!!!1.Logger Sink
记录INFO级别的日志,通常用于调试。
 
属性说明:
!channel –  
!type – The component type name, needs to be logger
maxBytesToLog 16 Maximum number of bytes of the Event body to log
 
要求必须在 --conf 参数指定的目录下有 log4j的配置文件
也可以通过-Dflume.root.logger=INFO,console在命令启动时手动指定log4j参数
 
案例:
参见入门案例
 
!!!2.File Roll Sink
在本地文件系统中存储事件。
每隔指定时长生成文件保存这段时间内收集到的日志信息。
 
属性说明:
!channel –  
!type – 类型,必须是"file_roll"
!sink.directory – 文件被存储的目录
sink.rollInterval 30 滚动文件每隔30秒(应该是每隔30秒钟单独切割数据到一个文件的意思)。如果设置为0,则禁止滚动,从而导致所有数据被写入到一个文件中。
sink.serializer TEXT Other possible options include avro_event or the FQCN of an implementation of EventSerializer.Builder interface.
batchSize 100  
 
案例:
编写配置文件:
#命名Agent a1的组件
a1.sources  =  r1
a1.sinks  =  k1
a1.channels  =  c1
 
#描述/配置Source
a1.sources.r1.type  = http
a1.sources.r1.port  = 6666
 
#描述Sink
a1.sinks.k1.type  = file_roll
a1.sinks.k1.directory = /home/park/work/apache-flume-1.6.0-bin/mysink
#描述内存Channel
a1.channels.c1.type  =  memory
a1.channels.c1.capacity  =  1000
a1.channels.c1.transactionCapacity  =  100
 
#为Channle绑定Source和Sink
a1.sources.r1.channels  =  c1
a1.sinks.k1.channel  =  c1
 
启动flume:
./flume-ng agent --conf ../conf --conf-file ../conf/template7.conf --name a1 -Dflume.root.logger=INFO,console
!!!3.Avro Sink
是实现多级流动 和 扇出流(1到多) 扇入流(多到1) 的基础。
 
属性说明:
!channel –  
!type – The component type name, needs to be avro.
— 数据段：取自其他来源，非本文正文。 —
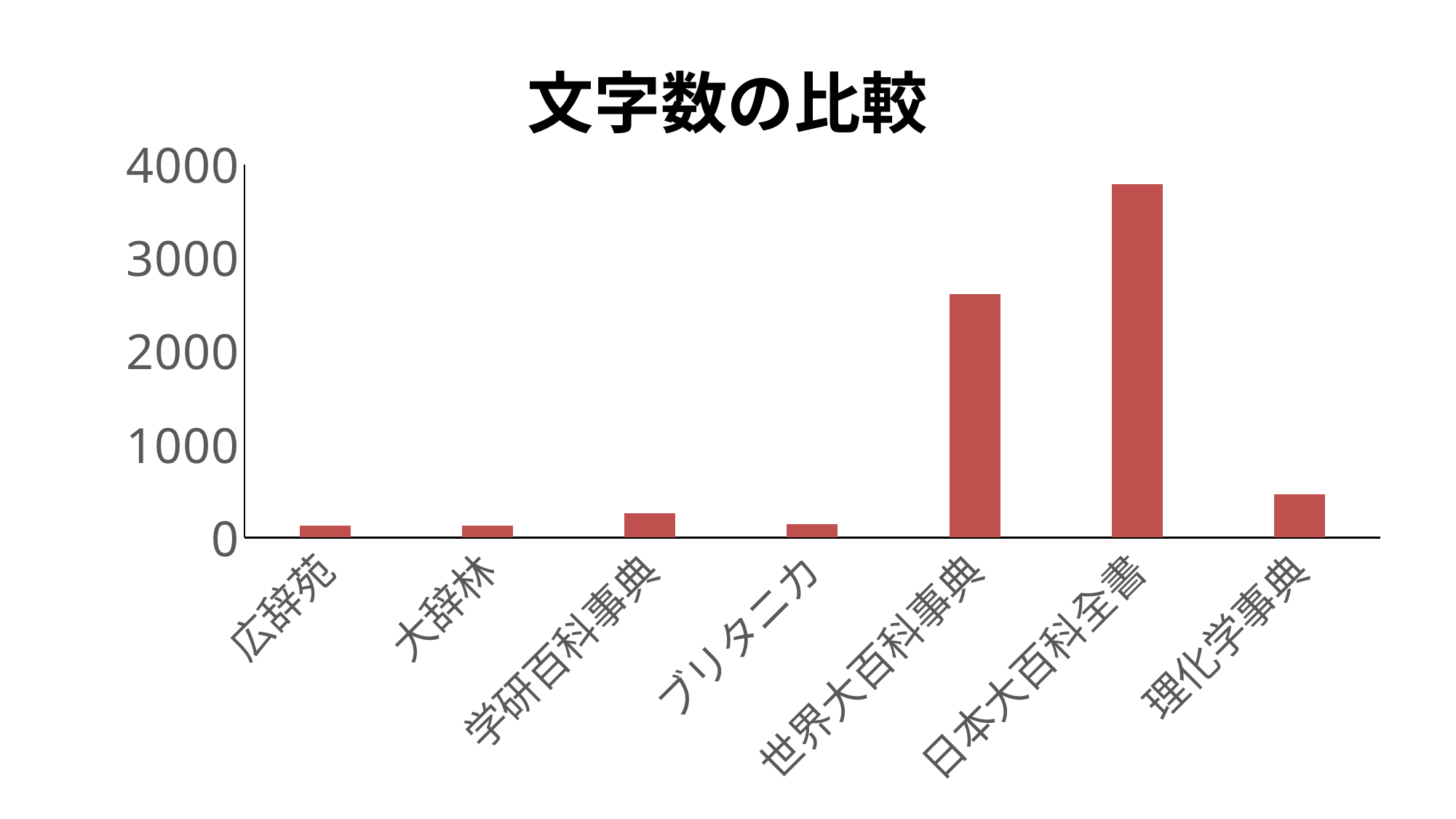
Which is larger, the value for 理化学事典 or the value for 広辞苑? 理化学事典 Is the value for 世界大百科事典 greater or less than 2000? greater Is the value for 学研百科事典 greater or less than 1000? less What colour are the bars in the chart? red Which category has the highest value? 日本大百科全書 Is the value for 日本大百科全書 greater or less than 3000? greater What kind of chart is shown on the slide? bar chart What is the title of the chart? 文字数の比較 How many categories are shown on the x axis? 7 Which is larger, the value for 世界大百科事典 or the value for 日本大百科全書? 日本大百科全書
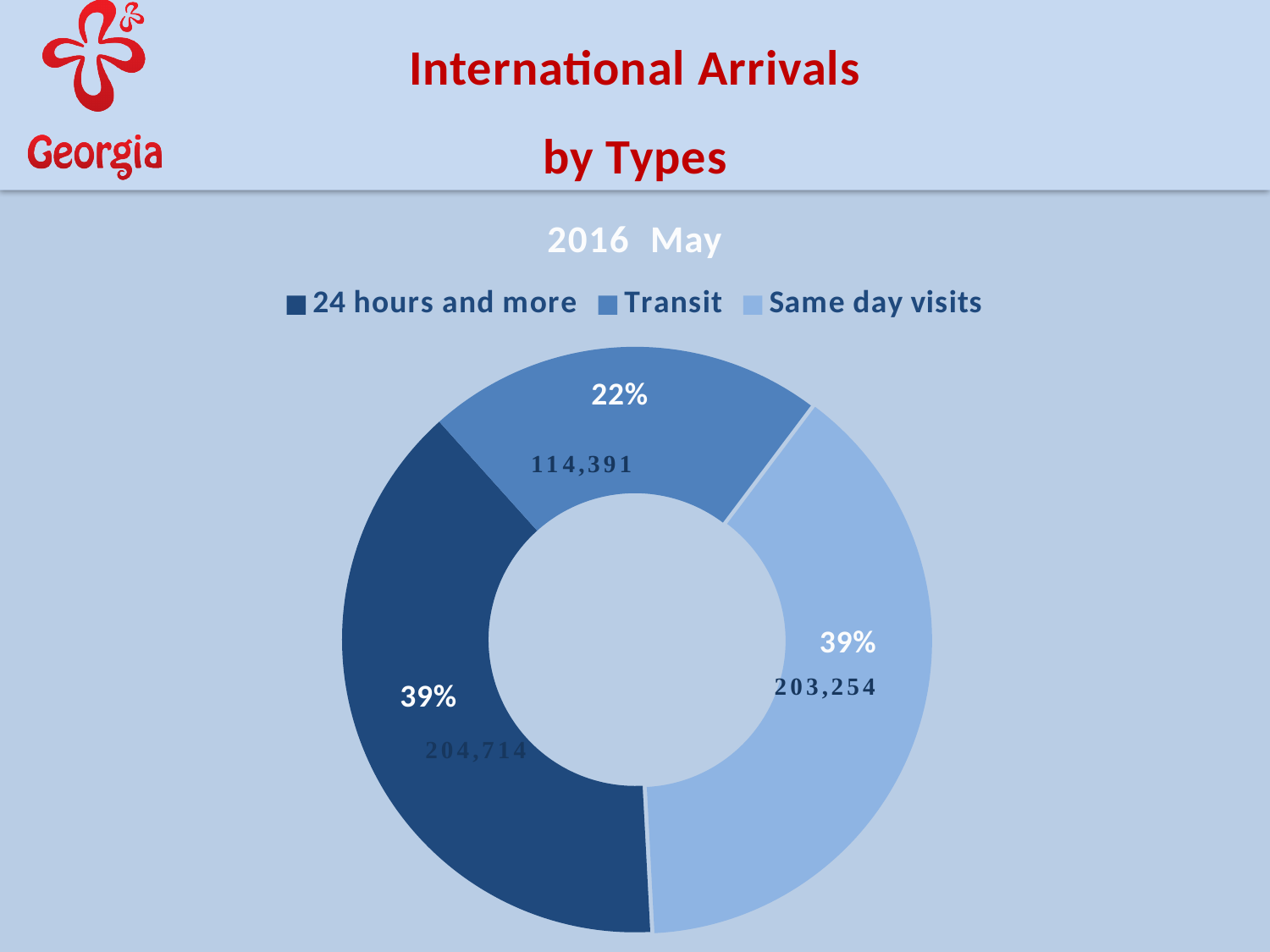
Which category has the smallest share of the chart? Transit What is the difference between the values for Same day visits and Transit? 88,863 What share of the chart does Same day visits represent? 39% Which is larger, the value for Transit or the value for Same day visits? Same day visits What is the value for 24 hours and more? 204,714 What kind of chart is shown on the slide? Doughnut (pie) chart What share of the chart does Transit represent? 22% How many categories does the chart show? 3 What is the value for Transit? 114,391 What is the value for Same day visits? 203,254 Which month and year does the chart cover? 2016 May What is the difference between the values for 24 hours and more and Transit? 90,323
!hostname – The hostname or IP address to bind to.
!port – The port # to listen on.
batch-size 100 number of event to batch together for send.
connect-timeout 20000 Amount of time (ms) to allow for the first (handshake) request.
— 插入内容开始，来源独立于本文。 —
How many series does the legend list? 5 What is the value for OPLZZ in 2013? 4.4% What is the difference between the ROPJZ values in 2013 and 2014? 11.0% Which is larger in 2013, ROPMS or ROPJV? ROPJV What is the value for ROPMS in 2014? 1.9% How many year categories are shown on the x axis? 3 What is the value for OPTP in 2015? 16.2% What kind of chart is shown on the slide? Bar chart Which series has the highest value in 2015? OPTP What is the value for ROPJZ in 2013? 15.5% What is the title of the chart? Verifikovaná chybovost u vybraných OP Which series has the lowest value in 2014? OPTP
request-timeout 20000 Amount of time (ms) to allow for requests after the first.
reset-connection-interval none Amount of time (s) before the connection to the next hop is reset. This will force the Avro Sink to reconnect to the next hop. This will allow the sink to connect to hosts behind a hardware load-balancer when news hosts are added without having to restart the agent.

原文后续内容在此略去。